Scientific classification
- Kingdom: Animalia
- Phylum: Chordata
- Class: Reptilia
- Order: Squamata
- Family: Scincidae
- Genus: Oligosoma
- Species: O. fallai
- Binomial name: Oligosoma fallai (McCann, 1955)
- Synonyms: Leiolopisma fallai McCann, 1955; Lygosomella fallai — Wells & Wellington, 1985; Oligosoma fallai — Patterson & Daugherty, 1995;

= Falla's skink =

- Genus: Oligosoma
- Species: fallai
- Authority: (McCann, 1955)
- Conservation status: VU
- Synonyms: Leiolopisma fallai , McCann, 1955, Lygosomella fallai , — Wells & Wellington, 1985, Oligosoma fallai , — Patterson & Daugherty, 1995

Species of lizard

Falla's skink (Oligosoma fallai), also known commonly as the Three Kings skink, is a species of lizard in the family Scincidae. The species is native to New Zealand.

==Etymology==
The specific name, fallai, is in honor of New Zealander ornithologist Robert Falla.

==Geographic range==
O. fallai is endemic to the Three Kings Islands off the coast of New Zealand.
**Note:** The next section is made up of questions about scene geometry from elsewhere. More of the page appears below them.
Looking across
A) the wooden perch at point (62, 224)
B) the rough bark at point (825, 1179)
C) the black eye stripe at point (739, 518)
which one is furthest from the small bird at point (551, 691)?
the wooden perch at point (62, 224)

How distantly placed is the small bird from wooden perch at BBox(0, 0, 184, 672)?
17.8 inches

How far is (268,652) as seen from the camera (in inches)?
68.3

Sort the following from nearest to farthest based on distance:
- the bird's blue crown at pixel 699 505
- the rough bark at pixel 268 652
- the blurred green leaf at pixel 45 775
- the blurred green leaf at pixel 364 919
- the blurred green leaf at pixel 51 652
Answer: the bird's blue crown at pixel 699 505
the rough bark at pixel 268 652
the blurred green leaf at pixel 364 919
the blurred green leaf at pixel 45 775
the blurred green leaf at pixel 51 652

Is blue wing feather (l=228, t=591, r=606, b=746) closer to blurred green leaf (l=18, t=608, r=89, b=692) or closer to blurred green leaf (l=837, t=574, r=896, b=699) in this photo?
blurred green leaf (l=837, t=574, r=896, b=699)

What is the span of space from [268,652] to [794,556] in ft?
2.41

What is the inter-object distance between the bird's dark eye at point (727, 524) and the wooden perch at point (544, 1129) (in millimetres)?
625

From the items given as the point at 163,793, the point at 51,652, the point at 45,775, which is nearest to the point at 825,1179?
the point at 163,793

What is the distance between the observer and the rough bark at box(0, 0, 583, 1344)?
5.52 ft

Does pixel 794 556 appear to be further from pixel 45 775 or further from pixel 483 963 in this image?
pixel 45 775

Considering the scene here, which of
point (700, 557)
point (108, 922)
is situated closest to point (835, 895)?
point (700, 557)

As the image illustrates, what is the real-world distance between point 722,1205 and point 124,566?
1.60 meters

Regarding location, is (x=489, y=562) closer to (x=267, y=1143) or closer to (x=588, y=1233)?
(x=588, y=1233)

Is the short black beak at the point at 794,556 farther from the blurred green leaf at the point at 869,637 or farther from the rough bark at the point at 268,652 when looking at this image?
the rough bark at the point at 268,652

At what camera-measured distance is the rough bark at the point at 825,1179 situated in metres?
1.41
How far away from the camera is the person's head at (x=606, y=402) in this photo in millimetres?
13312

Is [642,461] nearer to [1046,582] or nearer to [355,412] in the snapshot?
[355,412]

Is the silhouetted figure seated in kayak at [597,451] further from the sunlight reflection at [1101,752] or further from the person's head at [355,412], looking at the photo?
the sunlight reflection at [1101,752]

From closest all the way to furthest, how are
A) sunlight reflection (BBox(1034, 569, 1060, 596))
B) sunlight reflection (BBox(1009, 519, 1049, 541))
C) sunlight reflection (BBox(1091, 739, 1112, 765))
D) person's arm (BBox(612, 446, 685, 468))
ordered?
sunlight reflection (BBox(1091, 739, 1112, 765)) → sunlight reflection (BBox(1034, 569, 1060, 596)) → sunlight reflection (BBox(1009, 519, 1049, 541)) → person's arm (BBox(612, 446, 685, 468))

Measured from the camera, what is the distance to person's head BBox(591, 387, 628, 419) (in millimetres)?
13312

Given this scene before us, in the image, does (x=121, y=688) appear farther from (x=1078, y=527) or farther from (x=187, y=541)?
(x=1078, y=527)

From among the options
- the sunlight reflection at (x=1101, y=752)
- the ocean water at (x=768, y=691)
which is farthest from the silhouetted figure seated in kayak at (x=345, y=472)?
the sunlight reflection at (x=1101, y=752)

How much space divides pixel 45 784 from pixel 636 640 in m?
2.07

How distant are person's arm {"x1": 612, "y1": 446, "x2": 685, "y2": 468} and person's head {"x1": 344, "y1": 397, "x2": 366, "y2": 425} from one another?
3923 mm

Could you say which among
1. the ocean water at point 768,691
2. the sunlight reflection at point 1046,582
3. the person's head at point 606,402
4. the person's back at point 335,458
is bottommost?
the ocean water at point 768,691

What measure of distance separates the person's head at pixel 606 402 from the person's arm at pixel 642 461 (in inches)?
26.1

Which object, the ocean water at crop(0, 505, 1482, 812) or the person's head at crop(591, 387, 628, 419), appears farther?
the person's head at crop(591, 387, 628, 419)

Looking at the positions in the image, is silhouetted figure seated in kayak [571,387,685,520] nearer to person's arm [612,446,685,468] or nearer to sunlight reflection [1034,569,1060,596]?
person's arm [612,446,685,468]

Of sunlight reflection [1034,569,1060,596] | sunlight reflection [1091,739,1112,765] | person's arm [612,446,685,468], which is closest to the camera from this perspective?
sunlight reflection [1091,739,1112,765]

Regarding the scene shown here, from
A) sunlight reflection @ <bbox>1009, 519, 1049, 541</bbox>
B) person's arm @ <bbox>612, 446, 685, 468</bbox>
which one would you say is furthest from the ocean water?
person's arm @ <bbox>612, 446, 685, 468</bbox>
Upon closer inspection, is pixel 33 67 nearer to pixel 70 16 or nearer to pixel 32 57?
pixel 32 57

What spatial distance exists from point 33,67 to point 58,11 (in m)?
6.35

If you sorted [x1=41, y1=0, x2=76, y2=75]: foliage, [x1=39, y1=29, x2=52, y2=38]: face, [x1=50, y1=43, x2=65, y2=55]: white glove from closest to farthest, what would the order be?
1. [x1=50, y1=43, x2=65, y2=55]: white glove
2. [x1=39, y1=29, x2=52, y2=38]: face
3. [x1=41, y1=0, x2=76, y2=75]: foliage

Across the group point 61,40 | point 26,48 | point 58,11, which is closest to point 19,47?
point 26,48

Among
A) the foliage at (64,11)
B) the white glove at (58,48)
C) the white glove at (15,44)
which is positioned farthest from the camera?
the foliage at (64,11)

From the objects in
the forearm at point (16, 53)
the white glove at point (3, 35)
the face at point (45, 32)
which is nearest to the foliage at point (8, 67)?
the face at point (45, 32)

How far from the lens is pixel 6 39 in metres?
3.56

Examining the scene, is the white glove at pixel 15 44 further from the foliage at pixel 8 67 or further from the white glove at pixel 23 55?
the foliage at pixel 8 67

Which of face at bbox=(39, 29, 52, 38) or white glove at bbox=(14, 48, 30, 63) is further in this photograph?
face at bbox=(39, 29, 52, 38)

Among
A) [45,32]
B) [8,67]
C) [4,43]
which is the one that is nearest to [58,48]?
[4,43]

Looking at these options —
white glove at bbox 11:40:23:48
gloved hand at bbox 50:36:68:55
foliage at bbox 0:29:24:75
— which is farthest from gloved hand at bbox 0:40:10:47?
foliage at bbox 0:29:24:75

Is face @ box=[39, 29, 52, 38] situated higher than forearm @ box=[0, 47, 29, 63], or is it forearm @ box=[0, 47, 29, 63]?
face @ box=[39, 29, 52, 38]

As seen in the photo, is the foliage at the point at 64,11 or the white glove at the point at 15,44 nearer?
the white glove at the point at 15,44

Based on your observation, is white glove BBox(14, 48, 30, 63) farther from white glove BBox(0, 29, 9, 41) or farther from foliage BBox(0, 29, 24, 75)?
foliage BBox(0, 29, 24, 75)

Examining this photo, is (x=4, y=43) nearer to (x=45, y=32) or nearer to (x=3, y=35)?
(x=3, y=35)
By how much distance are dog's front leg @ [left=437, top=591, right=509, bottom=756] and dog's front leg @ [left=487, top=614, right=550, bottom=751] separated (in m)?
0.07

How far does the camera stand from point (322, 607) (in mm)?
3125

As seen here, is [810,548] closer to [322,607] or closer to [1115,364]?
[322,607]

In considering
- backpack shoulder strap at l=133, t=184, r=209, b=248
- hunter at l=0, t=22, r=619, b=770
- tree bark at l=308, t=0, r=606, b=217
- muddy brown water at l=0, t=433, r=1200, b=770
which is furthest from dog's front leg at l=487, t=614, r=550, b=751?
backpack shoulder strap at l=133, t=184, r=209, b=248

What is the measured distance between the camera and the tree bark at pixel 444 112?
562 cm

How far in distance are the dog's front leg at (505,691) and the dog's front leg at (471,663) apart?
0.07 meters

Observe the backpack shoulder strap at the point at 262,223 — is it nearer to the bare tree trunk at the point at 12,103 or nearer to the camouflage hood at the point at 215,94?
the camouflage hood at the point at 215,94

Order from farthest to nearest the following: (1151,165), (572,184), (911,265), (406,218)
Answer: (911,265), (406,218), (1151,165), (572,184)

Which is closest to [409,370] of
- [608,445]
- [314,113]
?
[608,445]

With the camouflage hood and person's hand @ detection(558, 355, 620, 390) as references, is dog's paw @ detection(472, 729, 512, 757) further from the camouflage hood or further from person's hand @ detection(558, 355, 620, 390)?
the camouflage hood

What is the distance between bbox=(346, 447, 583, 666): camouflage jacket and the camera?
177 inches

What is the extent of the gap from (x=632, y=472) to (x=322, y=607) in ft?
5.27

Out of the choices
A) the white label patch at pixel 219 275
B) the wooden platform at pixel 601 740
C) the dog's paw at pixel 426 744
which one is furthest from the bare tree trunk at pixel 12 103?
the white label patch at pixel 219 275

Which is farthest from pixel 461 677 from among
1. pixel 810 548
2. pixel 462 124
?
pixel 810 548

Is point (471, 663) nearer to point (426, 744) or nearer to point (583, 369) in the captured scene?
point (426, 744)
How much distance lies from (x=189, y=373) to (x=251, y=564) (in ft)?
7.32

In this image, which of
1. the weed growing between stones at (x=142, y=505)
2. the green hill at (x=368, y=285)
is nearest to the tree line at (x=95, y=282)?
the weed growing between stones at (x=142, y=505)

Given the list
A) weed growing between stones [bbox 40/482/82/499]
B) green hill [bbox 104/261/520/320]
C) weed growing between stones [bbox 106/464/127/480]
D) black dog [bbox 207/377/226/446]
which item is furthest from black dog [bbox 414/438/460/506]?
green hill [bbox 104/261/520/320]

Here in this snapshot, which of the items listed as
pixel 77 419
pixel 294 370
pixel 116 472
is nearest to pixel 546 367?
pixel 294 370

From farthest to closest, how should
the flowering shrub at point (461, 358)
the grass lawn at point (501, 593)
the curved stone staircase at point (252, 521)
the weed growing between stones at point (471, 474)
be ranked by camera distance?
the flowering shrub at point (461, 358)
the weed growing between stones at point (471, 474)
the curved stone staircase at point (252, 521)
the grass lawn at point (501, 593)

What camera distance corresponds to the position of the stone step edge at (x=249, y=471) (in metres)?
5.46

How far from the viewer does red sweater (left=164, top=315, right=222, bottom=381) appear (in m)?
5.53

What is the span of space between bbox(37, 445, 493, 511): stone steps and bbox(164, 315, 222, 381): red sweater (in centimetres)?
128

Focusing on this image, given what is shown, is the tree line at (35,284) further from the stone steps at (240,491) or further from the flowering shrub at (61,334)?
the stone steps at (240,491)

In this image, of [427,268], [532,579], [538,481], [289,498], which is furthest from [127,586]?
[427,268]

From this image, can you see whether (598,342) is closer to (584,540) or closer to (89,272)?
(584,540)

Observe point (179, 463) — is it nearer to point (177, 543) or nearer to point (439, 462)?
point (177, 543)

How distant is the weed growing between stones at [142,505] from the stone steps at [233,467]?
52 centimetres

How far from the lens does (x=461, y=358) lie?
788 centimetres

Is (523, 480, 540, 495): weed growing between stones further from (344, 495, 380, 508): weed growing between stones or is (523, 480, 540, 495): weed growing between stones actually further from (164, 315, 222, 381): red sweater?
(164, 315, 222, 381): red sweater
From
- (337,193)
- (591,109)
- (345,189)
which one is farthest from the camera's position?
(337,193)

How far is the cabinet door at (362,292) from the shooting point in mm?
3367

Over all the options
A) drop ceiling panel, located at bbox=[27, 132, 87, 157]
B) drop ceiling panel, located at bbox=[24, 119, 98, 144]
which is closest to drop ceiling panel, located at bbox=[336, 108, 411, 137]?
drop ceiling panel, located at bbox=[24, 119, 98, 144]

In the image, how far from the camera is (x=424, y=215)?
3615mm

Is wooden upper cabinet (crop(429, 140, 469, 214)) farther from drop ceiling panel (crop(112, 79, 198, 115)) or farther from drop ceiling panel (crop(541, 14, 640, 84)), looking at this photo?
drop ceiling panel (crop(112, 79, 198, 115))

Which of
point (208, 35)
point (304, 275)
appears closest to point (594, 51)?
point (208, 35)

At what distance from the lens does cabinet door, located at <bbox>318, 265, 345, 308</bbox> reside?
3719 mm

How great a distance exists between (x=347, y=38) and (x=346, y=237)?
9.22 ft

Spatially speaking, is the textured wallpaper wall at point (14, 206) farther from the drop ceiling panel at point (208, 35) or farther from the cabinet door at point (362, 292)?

It is found nowhere else in the world.

==Habitat==
The preferred natural habitats of Falla's skink are forest and shrubland.

==Diet==
O. fallai is omnivorous. It preys upon small invertebrates, and also eats carrion and fruits, including the fruit of the tītoki tree (Alectryon excelsus), the seeds of which it helps to disperse.

==Reproduction==
O. fallai is ovoviviparous. Young are born in January and February, and mean litter size is 4.5.